It is true that the symbols of the flag's design origins are referential of our colonial past, and that its forerunner, with stars and St George's cross is symbolic of Maori independence.
The official flag (1903) is one under which our men and women have fought and died.
Respect for their honorable sacrifice, alone, should make us invoke the conservative aphorism: "When it is not necessary to do something, it is necessary to do nothing."
Current interest in flag redesign, we are told, originates in the embarrassment experienced by our Prime Minister, John Key, when at international forums he was occasionally seated before an Australian flag.
There was no apparent embarrassment on Mr Key's part when he sought, along with Aussie ex-PM Tony Abbott, to foster our identity with Australia in sending our military personnel as Anzacs to battle Isis.

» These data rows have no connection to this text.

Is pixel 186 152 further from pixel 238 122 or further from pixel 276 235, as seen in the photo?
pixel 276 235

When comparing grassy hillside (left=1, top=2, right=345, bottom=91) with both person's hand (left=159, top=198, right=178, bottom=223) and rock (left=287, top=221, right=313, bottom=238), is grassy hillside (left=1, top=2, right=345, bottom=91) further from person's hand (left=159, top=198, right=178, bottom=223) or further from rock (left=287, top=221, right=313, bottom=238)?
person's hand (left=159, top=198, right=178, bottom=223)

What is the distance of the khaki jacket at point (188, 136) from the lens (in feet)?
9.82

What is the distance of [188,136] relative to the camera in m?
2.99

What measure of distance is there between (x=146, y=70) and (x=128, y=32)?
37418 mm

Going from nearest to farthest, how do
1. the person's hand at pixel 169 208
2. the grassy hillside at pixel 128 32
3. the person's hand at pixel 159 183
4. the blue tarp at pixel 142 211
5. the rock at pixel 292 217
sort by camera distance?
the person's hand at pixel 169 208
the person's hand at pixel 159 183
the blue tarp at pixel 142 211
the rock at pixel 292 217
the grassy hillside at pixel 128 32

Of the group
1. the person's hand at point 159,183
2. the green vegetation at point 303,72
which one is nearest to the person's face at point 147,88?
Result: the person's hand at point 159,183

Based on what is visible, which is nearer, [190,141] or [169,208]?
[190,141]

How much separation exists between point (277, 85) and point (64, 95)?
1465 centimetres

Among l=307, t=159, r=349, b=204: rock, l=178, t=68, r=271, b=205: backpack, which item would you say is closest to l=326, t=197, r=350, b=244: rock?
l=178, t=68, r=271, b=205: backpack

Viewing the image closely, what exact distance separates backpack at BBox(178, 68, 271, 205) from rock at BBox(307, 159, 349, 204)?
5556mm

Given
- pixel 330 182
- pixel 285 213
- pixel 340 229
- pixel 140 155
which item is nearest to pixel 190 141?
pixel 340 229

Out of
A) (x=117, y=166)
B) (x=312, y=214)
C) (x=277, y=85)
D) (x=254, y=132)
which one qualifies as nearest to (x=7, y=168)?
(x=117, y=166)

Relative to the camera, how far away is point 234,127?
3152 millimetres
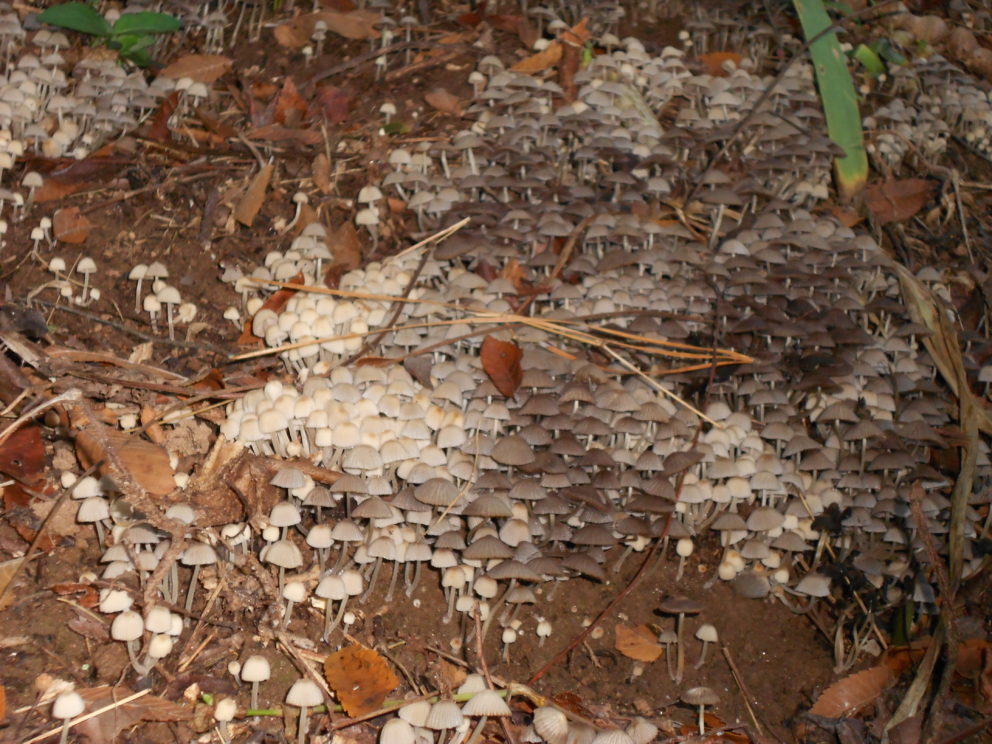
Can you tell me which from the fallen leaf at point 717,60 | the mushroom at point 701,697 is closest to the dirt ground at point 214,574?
the mushroom at point 701,697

The embarrassment over the flag mix-ups ought not to have been Mr Key's anyway, but rather the protocol people who cannot count the number of stars on each flag in order to distinguish them.
A further embarrassment is that of riches ... that of the $25 million allocated for this process.
I have been wondering about where that money - which could be better spent on children's education, or children's healthcare, or child poverty - is going.
I've decided that quite a lot is underwriting a public relations campaign designed to keep the public attention on flag choices or other bright shiny objects, rather than engage in discussion of serious present problems that need our attention - the immigration and refugee crisis.
The mass migration from the Middle East and North Africa is largely due to war and its effect on civilian lives and civilian economies.
Those wars bear heavily the imprint of the US and Britain, starting with the great strategic blunder of the 2003 invasion of Iraq. Those two countries are, at the same time, the most resistant to accepting the refugees their wars have created.
The IRC figures for 2013 indicate that 1.3 million people from non-member countries were in the process of emigrating to the European Union. The number is larger now.
What is New Zealand's responsibility in helping to alleviate a problem of such massive proportions?
New Zealand has successfully lobbied for a seat on the United Nations Security Council, but with success comes responsibility. We can influence a fair response to immigration on the part of other much larger countries by creating a standard of acceptance of a number of immigrants equivalent to 1 per cent of the home population.
In our case, that is roughly 4000 immigrants.
That number of new people would be beneficial to our need for a younger, hardier population in our regional centres.
Many immigrants are skilled and educated and we can, after assuring their conformity to security requirements, make it a condition that they settle in areas where they would be welcomed and needed and prepared to make a contribution.
-Jay Kuten is an American-trained forensic psychiatrist who emigrated to New Zealand for the fly fishing. He spent 40 years comforting the afflicted and intends to spend the rest afflicting the comfortable.